◆ What to produce
Switch "closet door frame" to "wardrobe door frame" throughout the stretch from the line containing "As witnessed in" through the line containing "Answer: pixel 371". Return those lines with nothing else changed.

## START Material to process

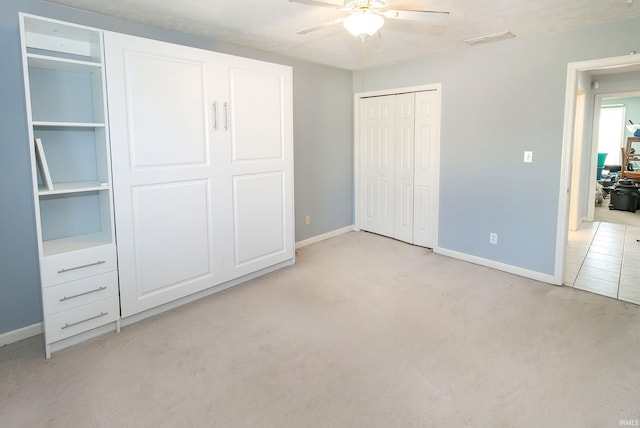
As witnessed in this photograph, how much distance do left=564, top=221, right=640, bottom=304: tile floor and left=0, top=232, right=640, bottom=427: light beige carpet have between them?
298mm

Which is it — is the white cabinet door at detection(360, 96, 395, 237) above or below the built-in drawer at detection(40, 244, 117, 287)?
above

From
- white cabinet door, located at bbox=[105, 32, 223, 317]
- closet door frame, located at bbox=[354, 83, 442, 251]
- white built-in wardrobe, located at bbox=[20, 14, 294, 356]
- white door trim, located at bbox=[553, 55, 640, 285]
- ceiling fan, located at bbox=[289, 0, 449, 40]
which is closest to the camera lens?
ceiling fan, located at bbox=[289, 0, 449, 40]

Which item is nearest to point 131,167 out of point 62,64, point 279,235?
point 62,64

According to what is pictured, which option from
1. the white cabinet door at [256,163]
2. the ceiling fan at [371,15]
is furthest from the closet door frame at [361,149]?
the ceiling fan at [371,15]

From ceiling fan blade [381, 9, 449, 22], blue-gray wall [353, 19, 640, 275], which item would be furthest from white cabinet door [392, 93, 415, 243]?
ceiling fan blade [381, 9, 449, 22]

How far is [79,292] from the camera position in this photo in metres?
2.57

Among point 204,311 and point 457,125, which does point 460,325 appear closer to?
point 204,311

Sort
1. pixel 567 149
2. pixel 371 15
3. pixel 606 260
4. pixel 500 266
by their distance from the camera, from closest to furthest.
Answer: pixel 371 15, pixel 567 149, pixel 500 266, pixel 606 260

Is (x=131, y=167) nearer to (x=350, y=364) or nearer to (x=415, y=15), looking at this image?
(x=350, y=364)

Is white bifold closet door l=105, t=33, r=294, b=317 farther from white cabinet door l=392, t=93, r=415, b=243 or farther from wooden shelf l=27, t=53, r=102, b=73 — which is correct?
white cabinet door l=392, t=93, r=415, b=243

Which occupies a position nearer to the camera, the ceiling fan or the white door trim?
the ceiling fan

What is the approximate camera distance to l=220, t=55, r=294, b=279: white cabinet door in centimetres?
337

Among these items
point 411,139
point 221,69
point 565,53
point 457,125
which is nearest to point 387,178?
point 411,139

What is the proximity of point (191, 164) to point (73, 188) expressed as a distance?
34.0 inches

## END Material to process
## START Material to process

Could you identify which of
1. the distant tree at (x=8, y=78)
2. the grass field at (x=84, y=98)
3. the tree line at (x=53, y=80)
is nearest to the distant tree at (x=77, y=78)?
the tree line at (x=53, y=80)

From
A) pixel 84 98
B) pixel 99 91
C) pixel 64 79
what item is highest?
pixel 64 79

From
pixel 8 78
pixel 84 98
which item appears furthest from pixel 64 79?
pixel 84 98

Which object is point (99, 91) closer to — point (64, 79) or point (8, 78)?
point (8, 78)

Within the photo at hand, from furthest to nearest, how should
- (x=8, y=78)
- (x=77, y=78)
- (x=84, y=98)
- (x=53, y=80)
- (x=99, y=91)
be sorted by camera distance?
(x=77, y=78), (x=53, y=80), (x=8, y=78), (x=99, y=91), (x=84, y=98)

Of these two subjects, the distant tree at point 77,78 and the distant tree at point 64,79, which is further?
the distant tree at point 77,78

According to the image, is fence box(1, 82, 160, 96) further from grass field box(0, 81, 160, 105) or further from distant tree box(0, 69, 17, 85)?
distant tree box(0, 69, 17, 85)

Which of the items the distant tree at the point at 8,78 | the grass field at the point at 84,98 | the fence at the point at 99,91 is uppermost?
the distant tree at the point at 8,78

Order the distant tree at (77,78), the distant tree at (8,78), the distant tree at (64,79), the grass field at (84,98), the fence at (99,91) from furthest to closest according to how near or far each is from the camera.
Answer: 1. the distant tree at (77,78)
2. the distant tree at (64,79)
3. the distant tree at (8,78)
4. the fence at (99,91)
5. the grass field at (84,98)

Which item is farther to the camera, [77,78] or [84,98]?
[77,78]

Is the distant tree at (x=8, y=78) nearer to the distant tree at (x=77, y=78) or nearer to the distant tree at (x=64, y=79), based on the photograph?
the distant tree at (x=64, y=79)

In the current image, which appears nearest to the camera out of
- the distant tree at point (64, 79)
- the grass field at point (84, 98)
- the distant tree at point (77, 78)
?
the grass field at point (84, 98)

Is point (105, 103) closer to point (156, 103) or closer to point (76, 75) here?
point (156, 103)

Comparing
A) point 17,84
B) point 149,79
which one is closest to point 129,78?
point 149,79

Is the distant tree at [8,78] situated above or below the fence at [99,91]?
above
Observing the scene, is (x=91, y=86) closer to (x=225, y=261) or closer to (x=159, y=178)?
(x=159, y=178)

## END Material to process
## START Material to process

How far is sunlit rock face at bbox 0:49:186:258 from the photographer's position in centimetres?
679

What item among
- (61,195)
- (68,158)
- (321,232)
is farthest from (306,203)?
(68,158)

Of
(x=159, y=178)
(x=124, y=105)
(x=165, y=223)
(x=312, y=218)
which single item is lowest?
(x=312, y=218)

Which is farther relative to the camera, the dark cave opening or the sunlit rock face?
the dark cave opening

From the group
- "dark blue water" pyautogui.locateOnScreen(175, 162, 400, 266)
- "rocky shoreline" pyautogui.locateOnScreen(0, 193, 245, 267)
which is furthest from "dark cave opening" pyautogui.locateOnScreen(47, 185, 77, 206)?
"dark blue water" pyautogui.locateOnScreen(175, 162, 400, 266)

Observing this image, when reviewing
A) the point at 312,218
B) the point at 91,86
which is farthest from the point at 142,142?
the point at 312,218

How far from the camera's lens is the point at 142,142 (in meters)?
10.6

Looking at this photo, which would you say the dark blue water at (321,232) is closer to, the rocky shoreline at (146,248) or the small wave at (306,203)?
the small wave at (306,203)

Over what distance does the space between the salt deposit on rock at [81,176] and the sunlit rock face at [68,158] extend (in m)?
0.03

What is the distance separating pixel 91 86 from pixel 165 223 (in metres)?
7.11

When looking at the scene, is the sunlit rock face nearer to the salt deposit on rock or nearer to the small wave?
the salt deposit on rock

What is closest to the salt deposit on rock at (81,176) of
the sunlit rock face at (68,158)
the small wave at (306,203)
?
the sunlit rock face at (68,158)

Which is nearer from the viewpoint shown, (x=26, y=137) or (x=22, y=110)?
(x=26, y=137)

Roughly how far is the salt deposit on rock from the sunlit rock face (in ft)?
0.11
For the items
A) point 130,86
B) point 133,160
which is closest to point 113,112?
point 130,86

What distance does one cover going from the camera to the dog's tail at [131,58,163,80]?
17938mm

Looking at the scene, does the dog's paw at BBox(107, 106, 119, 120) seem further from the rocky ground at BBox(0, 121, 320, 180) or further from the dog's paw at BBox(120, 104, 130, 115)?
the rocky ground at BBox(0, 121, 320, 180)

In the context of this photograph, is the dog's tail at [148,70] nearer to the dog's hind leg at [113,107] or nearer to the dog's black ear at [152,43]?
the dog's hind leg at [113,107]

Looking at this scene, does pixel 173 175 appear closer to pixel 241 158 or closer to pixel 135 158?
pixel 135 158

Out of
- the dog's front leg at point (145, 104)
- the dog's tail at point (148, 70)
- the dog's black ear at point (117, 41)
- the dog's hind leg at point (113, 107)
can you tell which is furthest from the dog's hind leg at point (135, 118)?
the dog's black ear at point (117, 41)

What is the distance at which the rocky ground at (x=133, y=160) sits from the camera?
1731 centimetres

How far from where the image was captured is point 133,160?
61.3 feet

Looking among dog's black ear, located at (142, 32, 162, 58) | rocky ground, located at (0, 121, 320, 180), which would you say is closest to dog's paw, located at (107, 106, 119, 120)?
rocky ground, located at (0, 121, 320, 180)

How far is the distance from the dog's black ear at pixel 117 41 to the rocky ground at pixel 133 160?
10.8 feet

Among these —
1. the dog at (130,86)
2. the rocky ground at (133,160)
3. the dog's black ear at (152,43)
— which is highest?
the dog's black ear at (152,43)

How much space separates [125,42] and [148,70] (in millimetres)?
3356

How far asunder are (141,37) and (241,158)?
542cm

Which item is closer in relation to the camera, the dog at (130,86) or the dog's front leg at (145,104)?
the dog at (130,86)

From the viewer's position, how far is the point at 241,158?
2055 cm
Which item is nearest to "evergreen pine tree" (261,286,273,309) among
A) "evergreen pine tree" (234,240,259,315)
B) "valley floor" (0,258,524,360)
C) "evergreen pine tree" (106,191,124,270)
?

## END Material to process

◆ Output
As witnessed in this photograph, how much distance do left=564, top=221, right=640, bottom=304: tile floor and left=0, top=232, right=640, bottom=427: light beige carpet have between them?
298mm

Which is it — is the white cabinet door at detection(360, 96, 395, 237) above or below the built-in drawer at detection(40, 244, 117, 287)?
above

From
- white cabinet door, located at bbox=[105, 32, 223, 317]
- wardrobe door frame, located at bbox=[354, 83, 442, 251]
- white built-in wardrobe, located at bbox=[20, 14, 294, 356]
- white door trim, located at bbox=[553, 55, 640, 285]
- ceiling fan, located at bbox=[289, 0, 449, 40]
which is closest to the camera lens?
ceiling fan, located at bbox=[289, 0, 449, 40]

Which item is nearest to point 131,167 out of point 62,64, point 279,235?
point 62,64

According to what is pictured, which option from
1. the white cabinet door at [256,163]
2. the ceiling fan at [371,15]
is furthest from the wardrobe door frame at [361,149]?
the ceiling fan at [371,15]

From ceiling fan blade [381, 9, 449, 22], blue-gray wall [353, 19, 640, 275], which item would be furthest from white cabinet door [392, 93, 415, 243]?
ceiling fan blade [381, 9, 449, 22]

How far is [79,292] from the camera position in this photo in metres?
2.57

Among point 204,311 and point 457,125, which does point 460,325 appear closer to?
point 204,311

Sort
1. pixel 567 149
2. pixel 371 15
3. pixel 606 260
4. pixel 500 266
by their distance from the camera, from closest to furthest.
Answer: pixel 371 15, pixel 567 149, pixel 500 266, pixel 606 260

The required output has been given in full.